**** Supplied text

LOYALTY AS A BRIDGE TOWARD ECONOMIC VALUE

A February 2009 Forrester Research report takes this one step further: It demonstrated a direct link between customer experience and loyalty—and not just amorphous loyalty, but specifically a high correlation between loyalty and:
• Willingness to repurchase
• Reluctance to switch
• Likelihood to recommend
Overlay this against the flipped-funnel methodology, and you should clearly see three distinct ways to grow the business (acquisition) via the process of engaging and harnessing the power of existing customers (retention).

Willingness to Repurchase

You can get everyone in the world to buy your product once. The operative word here is “once,” and when I say “you,” I am referring to marketing in general. All things being equal, acquisition marketing should generally be able to entice anyone—over enough time and with enough repetition—to consider, if not commit to, a purchase. But if the experience does not live up to the oft-hyped promise, it’s often a very abrupt end of the line.

********
**** Stored data

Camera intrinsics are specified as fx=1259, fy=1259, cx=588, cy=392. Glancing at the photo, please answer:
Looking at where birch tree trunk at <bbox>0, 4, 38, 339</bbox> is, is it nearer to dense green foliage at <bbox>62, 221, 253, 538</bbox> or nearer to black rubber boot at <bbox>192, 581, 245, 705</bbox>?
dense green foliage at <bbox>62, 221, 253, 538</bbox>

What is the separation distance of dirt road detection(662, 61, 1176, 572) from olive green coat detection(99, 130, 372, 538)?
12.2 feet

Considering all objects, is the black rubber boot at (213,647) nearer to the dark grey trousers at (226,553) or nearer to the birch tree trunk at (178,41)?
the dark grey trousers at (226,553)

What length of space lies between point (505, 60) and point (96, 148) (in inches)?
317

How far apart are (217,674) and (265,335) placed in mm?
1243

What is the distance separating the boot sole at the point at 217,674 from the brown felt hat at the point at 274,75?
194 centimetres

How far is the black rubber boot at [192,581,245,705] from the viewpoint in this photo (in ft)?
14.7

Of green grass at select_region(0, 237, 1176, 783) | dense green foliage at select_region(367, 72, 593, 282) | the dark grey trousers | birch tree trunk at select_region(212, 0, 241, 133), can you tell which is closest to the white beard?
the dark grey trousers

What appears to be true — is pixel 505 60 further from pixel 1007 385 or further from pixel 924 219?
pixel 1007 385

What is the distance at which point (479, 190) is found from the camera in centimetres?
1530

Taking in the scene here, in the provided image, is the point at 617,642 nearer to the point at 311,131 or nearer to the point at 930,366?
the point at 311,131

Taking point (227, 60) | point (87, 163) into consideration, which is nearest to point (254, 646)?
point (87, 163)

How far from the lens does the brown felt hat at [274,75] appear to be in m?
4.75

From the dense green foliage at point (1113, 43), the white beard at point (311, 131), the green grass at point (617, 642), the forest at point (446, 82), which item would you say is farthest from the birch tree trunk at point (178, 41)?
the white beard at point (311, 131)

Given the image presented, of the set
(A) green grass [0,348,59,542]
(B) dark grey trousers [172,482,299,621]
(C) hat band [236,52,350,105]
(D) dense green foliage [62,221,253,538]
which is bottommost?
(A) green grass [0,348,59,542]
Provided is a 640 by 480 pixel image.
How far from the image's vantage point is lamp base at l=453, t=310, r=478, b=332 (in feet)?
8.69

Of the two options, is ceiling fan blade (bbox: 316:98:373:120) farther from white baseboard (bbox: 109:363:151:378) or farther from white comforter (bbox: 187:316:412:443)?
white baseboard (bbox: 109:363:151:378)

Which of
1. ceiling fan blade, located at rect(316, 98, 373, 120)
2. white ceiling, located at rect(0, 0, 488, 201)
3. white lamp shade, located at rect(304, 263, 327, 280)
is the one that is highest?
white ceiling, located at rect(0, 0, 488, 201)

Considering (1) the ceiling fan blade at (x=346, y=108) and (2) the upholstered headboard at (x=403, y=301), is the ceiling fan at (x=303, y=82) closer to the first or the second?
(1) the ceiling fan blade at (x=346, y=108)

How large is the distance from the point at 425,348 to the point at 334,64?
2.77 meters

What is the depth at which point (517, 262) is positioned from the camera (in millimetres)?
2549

********

What the task requires: Rewrite the passage on customer loyalty, starting at "You can get" and ending at "of the line.", and swap "acquisition marketing" for "brand advertising".

Full answer:
You can get everyone in the world to buy your product once. The operative word here is “once,” and when I say “you,” I am referring to marketing in general. All things being equal, brand advertising should generally be able to entice anyone—over enough time and with enough repetition—to consider, if not commit to, a purchase. But if the experience does not live up to the oft-hyped promise, it’s often a very abrupt end of the line.